Thursday, February 14, 2013

Gig: Quest For Fire

Quest For Fire (Shooting Guns / Holy Mount)

The Silver Dollar Room. Friday, July 15, 2011.

As I think I've said before, I've never been especially partial to straight-up metal. But add something hyphenated in front of it — especially "sludge" — and it's closer to my zone. There's just something I like in using the slow drone of creeping heaviosity as an alternate route to psychedelic bliss.

That'd be enough to draw me out for a Friday night that might be a bit tangential to my normal fare, but it was pretty quiet in the room as Holy Mount led off the night. Their evolution took them ever-closer to a pure, elemental primordial tar pit of sound, their ultimate three-piece configuration (with Brandon McKenzie on bass, Troy Legree on drums, and Danijel Losic on guit) really honing in on a befitting terrain of heaviosity.

Featuring lyrics pitched somewhere between suburbia and Ragnarök (see, respectively, "Meadowvale" and "Garm of Hounds"), Losic's workmanlike vox never upstaged the effortless muscular crunch, and even if they didn't offer much in the way of presentation, it meant there was less to distract from the tasty presentation of songs like "Breeze Blows West". This time out, they were playing a slightly-longer set than I'd seen from 'em before, but given their preferred speed, that still only meant seven songs in forty minutes, presented without deadtime in between — or much in the way of chatter, besides reminding the crowd to check out their 7".1

Listen to a track from this set here.

I didn't know anything about out-of-towners Shooting Guns, but from their first sludgy riff from their Gibson SG's (Satan's own guitar) I could tell the Saskatoon quintet would fit right into the night. The band would subsequently get some Polaris attention for their then just-released Born To Deal In Magic: 1952-1976, but even as they were making their first foray across the country, they had a few enthusiasts on hand.

Stereotypes are a terrible thing, but I must confess that, at some level, the band played right into my preconceived notions about Saskatchewan. Which is to say that this crew — some with beards, some with long hair, and some with beards and long hair — looked like they could have bonded while hotknifing after a fight in a parking lot. But that's probably a narrow view to take of a whole province.

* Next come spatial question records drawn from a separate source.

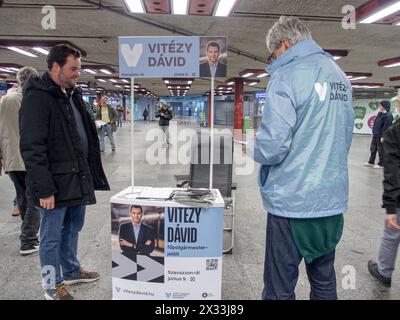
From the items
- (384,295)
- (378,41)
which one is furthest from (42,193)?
(378,41)

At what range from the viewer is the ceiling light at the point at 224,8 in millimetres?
4221

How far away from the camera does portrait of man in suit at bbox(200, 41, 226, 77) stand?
2156mm

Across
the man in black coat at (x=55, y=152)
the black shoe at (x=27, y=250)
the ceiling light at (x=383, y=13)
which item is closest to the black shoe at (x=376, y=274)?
the man in black coat at (x=55, y=152)

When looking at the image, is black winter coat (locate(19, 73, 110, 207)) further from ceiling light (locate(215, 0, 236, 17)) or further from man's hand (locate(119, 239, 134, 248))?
ceiling light (locate(215, 0, 236, 17))

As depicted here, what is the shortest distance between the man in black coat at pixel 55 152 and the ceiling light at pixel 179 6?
2.48 m

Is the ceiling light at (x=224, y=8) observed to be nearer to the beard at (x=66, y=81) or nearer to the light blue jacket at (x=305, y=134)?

The set opened with "Sky High & Blind", a grinding instrumental heavy enough to curdle your Vi-Co — and it slowly become apparent that that was the band's predominant mode. "Harmonic Steppenwolf", another song here, could act as a genre tag or statement of purpose. Without vocals, the riffs sometimes blurred together from one song to the next, but the songs usually managed to have unique sonic personalities. "Cheater's Justice", the last one in the set, came with with a cymbal-riding groove and shimmering keyboard line that approached, say, Moon Duo. Steven Reed's double-decker keybs set the five-piece apart and added a bit of a cosmic edge — rarely playing melodically, their function was sort of phased-out whitenoise wheedling underneath the grind, biting and hissing like a prairie wind on a minus forty winter day.

Listen to a track from this set here.

Another band whose members were sporting long hair, beards, or both, it was surprising to hear Quest For Fire singer/guitarist Chad Ross note that this was the band's first time playing the Dollar. And, given their fairly large fanbase, it was even more surprising to observe that they were playing to a half-filled room on a Friday night.

After the slow lurch of opener "Sessions of Light", the band switched over to their faster gear for a couple songs (including "Bison Eyes") before really settling back in at their optimal speed with "Hawk That Hunts the Walking". As they wandered into "The Greatest Hits By God" — arguably their best song — I suddenly felt like I'd found a Golden Ticket for a lifetime supply of cough syrup. I was so relaxed that a few minutes later I realized I was almost drooling on myself. I don't know the details of the physics behind it, but I'm given to understand that something this gravitationally heavy has a propensity to dilate time in its immediate area, manifesting in a sort of blissed-out state where the forty-five minute set (just enough to tackle seven songs) felt like it passed in a mere thousand light-years or so. They actually came back to encore with "Strange Waves", wherein Mike Maxymuik's floor tom tumbled over, but they managed to ooze through it with no more damage than flowing lava leaves on a mountainside.2

Listen to a track from this set here.


1 Holy Mount have since disbanded. Losic is now playing with a new unit called Surinam, which features members of Anagram and Town Ship. They'll be opening up at tomorrow's QFF show.

2 Quest For Fire have recently announced their dissolution. Their last gig will be tomorrow (February 15, 2013) at The Horseshoe.